Your instructions -> Where a line of the records holds the string "wildebeestblue", copy that line.

(Stored items from a collection)
::::
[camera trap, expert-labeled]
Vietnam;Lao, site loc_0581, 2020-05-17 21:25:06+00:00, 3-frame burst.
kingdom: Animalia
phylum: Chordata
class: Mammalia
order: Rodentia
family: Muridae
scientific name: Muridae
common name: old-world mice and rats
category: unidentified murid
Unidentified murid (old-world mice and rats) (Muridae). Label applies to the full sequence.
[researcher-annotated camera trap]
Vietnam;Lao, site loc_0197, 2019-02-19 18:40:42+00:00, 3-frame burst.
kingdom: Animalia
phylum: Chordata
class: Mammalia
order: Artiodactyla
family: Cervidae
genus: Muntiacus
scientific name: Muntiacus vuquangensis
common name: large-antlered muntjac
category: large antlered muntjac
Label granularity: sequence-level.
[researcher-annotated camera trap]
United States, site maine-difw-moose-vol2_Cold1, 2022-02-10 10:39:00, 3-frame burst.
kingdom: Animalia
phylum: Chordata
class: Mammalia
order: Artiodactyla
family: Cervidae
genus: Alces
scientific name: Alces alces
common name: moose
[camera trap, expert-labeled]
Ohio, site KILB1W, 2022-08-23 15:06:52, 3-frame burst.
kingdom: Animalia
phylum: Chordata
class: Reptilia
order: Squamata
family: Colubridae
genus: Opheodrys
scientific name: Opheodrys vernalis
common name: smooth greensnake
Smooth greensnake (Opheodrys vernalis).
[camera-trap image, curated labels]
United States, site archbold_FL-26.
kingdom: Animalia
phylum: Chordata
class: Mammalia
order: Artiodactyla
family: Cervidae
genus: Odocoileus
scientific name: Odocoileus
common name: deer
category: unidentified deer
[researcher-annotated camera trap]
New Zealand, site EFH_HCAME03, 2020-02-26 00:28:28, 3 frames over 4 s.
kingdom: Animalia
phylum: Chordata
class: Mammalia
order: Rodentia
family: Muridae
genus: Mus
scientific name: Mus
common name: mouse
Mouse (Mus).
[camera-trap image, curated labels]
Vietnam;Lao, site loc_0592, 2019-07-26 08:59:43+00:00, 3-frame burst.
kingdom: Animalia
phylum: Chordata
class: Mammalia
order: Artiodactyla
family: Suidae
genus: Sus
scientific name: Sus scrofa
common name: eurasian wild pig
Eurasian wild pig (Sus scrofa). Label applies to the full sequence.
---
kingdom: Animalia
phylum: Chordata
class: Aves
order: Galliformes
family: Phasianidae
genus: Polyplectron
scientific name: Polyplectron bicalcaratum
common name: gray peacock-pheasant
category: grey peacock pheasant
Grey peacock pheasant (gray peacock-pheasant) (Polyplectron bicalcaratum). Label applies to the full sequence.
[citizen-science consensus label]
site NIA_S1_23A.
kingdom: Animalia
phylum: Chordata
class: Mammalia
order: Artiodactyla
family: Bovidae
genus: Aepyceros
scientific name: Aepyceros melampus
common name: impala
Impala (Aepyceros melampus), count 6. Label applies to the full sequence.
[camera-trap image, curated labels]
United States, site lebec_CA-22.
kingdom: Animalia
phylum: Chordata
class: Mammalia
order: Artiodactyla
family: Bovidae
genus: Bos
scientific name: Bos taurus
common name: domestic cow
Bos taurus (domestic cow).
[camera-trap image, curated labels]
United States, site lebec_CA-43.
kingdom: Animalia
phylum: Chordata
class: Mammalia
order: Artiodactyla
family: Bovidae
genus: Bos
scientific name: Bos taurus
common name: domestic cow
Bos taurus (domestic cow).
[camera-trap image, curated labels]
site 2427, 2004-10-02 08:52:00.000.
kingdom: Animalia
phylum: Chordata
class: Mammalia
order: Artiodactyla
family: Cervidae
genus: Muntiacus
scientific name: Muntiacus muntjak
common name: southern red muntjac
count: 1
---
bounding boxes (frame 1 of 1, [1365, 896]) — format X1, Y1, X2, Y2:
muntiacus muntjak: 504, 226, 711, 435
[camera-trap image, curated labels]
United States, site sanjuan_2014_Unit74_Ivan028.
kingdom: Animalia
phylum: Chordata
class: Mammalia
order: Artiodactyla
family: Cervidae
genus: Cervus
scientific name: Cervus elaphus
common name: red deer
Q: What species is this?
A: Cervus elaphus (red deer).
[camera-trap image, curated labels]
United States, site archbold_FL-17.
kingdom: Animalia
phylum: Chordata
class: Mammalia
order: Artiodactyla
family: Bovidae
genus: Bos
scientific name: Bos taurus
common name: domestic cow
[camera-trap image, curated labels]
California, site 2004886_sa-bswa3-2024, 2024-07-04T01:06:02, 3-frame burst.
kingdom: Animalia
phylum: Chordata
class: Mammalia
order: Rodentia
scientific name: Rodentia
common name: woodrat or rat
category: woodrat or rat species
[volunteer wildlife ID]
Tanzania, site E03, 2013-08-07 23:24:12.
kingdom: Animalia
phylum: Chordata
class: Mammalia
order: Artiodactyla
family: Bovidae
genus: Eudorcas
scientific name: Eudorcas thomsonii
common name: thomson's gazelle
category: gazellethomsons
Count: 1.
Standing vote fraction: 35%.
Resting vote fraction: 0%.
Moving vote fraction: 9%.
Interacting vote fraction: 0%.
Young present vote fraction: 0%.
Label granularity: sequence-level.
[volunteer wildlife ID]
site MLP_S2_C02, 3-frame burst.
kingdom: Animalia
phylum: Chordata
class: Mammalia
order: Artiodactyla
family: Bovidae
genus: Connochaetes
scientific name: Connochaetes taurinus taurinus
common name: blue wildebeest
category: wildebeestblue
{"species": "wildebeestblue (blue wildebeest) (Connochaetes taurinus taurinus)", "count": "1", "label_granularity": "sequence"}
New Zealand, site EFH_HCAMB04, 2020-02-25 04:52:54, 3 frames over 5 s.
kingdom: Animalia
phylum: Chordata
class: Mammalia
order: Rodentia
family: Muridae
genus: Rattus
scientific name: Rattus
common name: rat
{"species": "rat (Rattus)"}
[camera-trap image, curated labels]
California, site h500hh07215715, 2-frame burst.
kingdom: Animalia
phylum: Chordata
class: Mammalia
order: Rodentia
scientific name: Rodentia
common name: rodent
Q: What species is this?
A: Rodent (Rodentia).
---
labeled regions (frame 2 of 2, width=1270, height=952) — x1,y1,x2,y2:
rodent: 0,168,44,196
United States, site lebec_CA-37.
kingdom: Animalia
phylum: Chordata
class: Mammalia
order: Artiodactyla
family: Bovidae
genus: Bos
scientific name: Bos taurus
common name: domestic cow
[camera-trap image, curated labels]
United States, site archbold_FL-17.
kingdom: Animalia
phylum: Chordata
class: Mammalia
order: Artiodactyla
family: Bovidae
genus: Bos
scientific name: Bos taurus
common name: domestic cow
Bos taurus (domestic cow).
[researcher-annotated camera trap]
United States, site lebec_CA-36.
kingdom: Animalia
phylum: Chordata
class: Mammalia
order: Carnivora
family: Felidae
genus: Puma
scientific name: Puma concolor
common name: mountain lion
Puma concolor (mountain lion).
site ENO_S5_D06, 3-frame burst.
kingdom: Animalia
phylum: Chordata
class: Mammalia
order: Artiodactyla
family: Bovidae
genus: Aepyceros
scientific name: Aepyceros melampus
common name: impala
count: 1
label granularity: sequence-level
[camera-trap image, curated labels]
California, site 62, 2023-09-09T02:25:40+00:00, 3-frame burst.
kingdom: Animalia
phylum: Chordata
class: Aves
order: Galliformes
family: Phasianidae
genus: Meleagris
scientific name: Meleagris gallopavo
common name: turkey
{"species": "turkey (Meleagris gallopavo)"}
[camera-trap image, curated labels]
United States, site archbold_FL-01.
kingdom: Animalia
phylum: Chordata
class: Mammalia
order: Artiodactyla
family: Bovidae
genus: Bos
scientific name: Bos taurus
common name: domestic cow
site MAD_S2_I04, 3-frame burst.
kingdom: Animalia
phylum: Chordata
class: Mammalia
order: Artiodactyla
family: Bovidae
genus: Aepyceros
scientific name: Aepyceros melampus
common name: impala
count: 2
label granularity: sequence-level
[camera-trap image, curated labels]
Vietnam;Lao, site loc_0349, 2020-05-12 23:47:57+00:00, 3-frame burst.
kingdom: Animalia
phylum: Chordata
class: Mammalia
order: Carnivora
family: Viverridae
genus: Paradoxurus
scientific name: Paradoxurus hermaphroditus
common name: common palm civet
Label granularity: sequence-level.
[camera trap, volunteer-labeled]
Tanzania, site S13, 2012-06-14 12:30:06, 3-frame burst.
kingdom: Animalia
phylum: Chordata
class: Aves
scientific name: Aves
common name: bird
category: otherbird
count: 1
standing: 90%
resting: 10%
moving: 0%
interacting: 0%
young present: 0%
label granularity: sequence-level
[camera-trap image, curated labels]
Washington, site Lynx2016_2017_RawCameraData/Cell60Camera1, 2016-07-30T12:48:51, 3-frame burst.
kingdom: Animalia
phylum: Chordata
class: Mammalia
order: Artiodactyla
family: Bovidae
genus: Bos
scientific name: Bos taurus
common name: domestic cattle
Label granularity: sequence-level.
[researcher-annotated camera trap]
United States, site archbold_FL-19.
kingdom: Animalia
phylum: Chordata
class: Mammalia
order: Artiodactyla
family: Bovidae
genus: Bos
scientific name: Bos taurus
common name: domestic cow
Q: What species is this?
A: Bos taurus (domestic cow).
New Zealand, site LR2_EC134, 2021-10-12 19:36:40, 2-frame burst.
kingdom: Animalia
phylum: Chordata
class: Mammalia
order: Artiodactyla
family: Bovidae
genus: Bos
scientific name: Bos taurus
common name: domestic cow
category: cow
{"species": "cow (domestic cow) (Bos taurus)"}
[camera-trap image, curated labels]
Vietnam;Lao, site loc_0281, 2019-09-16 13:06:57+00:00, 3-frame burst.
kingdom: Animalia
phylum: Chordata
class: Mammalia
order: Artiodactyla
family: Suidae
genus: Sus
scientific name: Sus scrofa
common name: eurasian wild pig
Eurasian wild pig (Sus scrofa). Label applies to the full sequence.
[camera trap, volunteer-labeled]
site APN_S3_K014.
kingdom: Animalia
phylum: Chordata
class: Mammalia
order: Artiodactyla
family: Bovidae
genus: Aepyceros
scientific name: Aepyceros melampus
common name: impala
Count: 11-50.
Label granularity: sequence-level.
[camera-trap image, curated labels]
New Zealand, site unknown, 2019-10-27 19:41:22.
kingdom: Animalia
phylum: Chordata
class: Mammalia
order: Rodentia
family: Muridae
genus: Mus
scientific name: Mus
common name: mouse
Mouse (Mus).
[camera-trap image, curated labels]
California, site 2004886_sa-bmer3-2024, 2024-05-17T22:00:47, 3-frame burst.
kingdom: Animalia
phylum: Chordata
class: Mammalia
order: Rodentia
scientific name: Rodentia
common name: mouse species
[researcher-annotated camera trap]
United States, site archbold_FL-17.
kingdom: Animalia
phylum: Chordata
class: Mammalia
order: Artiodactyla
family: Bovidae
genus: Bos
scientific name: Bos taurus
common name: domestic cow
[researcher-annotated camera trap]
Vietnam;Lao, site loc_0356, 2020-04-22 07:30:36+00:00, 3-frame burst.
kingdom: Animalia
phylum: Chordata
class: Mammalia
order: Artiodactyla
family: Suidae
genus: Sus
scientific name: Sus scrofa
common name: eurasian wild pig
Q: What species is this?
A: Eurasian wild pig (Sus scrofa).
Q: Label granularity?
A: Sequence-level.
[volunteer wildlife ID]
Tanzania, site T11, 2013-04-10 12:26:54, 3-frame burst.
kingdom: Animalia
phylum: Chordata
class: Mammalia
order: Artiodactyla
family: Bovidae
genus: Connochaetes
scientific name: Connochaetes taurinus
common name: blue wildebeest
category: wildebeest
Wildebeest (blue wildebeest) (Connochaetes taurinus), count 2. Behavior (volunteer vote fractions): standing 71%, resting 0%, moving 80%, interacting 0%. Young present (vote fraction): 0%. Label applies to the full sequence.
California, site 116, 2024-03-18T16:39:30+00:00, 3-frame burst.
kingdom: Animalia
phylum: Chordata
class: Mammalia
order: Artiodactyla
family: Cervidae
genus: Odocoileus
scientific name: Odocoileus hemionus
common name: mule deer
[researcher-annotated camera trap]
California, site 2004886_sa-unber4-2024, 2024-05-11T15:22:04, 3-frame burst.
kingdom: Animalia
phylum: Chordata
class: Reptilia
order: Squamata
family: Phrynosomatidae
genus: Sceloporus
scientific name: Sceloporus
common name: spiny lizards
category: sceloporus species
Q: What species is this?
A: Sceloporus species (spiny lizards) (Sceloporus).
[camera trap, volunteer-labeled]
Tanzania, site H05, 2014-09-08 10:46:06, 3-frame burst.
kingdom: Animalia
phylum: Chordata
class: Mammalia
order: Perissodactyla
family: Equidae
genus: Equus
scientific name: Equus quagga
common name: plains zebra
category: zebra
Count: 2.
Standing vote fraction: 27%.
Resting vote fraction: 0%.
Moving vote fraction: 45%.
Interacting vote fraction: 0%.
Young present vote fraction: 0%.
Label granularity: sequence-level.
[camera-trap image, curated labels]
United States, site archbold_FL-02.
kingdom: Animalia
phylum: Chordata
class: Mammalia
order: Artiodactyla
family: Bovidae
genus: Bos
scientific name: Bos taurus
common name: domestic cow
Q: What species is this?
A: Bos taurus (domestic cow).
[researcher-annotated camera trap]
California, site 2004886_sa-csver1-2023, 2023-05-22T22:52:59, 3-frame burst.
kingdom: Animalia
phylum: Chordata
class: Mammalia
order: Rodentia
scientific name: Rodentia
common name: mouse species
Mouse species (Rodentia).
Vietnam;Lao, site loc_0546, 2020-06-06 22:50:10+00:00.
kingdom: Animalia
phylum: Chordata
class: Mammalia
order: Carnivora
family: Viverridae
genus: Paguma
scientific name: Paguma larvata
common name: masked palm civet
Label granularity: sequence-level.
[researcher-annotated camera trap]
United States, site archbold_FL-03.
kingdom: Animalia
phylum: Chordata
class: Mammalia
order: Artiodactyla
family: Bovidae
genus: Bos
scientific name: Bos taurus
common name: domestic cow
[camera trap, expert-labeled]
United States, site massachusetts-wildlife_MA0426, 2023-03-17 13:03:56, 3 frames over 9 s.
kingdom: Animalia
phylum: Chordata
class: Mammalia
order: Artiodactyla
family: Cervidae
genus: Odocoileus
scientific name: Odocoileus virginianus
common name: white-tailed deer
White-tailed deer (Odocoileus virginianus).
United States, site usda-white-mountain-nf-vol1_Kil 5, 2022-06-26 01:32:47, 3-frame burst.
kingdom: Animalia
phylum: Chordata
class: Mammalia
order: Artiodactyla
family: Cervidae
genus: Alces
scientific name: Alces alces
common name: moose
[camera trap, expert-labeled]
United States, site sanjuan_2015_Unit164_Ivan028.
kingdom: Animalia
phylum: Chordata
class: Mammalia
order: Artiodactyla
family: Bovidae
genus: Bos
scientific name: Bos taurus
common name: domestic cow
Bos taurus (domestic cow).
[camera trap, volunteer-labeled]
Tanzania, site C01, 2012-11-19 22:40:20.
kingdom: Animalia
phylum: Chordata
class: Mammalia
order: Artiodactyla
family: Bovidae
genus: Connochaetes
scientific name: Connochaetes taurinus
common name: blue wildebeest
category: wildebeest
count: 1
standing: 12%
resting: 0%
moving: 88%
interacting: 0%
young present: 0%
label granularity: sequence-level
::::
Task output ->
category: wildebeestblue
{"species": "wildebeestblue (blue wildebeest) (Connochaetes taurinus taurinus)", "count": "1", "label_granularity": "sequence"}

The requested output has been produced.